On Sat, Feb 21, 2004 at 10:48:27AM +0100, Bjorn Lindqvist wrote:
Well, I
don't really see it as so much of a race. Sure, we'd like
people to turn to us for information, but as I see it we're just going
to so completely dominate everyone with our information that there
really is no competition. Already most people I know IRL turn to
How about I fork Wikipedia. And while you suckas scramble to try to
get permission from the probably dead photographer who took the Che
Guevara-face photo MY fork has more pictures than playboy. Would your
friends still prefer Wikipedia??
I want the images. Those who took the images WANT us to use them
(provided we reference them). Readers want the images. Mirrors of
Wikipedia want the images. The copyright laws are stupid. GFDL is
stupid.
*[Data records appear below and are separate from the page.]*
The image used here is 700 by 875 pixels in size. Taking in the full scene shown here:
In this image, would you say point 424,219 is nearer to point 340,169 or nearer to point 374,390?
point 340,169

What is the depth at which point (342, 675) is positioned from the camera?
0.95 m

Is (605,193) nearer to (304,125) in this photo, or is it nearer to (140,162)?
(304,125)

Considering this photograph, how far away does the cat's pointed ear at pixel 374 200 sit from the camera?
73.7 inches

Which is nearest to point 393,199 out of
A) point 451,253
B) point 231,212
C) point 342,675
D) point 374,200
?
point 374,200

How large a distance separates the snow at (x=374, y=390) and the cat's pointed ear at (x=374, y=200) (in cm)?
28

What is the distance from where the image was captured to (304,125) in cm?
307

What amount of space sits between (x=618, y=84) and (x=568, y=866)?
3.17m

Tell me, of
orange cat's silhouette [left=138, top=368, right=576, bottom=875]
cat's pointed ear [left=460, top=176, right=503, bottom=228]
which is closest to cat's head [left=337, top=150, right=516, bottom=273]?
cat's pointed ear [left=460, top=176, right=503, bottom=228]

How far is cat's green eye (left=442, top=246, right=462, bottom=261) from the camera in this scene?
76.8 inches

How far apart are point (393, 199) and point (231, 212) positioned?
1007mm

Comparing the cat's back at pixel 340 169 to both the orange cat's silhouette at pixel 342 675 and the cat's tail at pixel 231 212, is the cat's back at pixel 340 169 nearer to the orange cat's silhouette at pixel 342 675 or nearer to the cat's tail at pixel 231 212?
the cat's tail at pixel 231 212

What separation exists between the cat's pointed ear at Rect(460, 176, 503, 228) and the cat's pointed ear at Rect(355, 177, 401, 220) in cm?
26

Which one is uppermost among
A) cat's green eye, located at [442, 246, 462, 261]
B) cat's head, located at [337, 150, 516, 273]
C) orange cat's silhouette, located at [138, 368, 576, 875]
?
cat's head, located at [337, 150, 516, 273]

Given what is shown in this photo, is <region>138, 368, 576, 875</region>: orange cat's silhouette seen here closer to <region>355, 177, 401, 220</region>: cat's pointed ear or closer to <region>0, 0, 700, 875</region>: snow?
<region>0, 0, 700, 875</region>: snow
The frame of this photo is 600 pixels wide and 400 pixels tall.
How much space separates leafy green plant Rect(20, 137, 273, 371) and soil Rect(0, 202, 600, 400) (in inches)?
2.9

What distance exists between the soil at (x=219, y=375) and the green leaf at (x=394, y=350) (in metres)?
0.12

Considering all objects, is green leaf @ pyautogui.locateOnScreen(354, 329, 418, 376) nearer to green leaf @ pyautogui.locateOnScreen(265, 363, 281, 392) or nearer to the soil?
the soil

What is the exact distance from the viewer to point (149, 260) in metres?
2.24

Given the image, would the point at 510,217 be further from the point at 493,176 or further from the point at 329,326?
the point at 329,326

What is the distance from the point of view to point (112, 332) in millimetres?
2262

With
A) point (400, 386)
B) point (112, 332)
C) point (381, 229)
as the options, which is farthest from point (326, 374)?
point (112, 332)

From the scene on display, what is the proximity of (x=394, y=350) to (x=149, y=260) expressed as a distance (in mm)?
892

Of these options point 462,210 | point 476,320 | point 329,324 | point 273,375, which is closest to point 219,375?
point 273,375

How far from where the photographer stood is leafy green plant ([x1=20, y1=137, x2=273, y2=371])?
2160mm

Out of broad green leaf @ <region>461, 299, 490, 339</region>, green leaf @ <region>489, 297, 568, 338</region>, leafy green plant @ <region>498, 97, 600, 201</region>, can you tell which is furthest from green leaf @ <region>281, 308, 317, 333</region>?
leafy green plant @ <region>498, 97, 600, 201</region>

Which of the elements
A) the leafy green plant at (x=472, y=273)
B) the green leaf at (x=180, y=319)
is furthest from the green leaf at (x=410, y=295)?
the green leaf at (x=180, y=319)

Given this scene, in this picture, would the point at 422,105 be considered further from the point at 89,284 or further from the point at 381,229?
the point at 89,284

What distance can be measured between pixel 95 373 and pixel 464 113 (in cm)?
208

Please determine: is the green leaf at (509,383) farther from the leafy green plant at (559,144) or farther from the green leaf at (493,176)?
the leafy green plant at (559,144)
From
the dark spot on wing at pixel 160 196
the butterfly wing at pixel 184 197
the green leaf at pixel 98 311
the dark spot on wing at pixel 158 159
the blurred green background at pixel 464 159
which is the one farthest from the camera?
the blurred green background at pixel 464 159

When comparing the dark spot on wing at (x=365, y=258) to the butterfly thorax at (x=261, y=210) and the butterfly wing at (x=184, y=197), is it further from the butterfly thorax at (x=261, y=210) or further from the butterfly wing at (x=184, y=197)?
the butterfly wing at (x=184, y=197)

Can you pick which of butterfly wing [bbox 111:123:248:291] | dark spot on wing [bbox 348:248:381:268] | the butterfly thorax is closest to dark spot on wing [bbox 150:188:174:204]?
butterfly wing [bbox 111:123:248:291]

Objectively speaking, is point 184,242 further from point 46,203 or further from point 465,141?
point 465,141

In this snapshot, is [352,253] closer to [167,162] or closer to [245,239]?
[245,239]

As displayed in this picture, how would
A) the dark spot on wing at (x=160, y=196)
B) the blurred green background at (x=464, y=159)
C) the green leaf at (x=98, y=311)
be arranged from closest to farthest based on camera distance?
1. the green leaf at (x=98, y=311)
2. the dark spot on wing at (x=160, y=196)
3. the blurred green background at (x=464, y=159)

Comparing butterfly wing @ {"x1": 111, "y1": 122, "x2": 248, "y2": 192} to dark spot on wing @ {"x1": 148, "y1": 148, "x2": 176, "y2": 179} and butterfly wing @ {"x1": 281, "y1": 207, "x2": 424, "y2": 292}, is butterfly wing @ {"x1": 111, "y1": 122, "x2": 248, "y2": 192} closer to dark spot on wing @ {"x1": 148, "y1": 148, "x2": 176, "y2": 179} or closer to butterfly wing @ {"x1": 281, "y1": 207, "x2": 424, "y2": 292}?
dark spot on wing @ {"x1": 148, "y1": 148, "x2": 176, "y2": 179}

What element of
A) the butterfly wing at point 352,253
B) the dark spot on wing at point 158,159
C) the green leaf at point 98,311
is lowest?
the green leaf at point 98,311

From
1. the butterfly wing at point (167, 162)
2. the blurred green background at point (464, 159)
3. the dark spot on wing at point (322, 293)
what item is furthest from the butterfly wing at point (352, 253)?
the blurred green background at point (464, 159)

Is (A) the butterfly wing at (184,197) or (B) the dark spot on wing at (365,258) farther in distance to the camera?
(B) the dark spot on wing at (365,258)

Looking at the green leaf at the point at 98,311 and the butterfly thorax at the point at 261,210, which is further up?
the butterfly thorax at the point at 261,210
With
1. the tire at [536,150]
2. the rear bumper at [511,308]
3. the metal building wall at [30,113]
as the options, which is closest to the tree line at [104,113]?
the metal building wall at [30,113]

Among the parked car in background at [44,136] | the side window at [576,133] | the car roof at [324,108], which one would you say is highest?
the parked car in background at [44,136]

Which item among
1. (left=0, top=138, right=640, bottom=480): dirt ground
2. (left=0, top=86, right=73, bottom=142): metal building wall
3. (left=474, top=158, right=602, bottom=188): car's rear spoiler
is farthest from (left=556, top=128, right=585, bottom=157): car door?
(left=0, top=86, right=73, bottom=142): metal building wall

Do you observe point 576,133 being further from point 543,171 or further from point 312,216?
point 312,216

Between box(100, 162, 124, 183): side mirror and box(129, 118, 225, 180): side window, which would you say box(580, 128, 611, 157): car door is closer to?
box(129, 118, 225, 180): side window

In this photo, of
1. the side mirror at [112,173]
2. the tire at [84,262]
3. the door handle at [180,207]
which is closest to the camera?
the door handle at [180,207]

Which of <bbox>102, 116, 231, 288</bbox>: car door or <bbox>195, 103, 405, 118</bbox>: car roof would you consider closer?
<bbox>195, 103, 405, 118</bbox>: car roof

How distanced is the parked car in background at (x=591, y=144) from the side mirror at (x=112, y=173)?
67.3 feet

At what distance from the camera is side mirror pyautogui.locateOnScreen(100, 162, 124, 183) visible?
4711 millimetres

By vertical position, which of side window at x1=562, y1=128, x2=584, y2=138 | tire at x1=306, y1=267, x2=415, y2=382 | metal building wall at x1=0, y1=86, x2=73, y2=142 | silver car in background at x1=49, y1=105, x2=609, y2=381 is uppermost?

And the right way to get stupid laws changed is not to obey
them.
Be reasonable.
There are people who want to use Wikipedia only online. Lots of them.
And they may not care much about non-free images. But there are also
people who want to use Wikipedia's content offline - in books, magazines,
CDs, etc. Some may even want to print portions of the Wikipedia and sell them.
The problem is - these people can't legally do it if the Wikipedia contains
such images.
These people wouldn't be able to use your fork.
Are you able to see the issue now ?
PS. I think that the latter group is far more important than the former.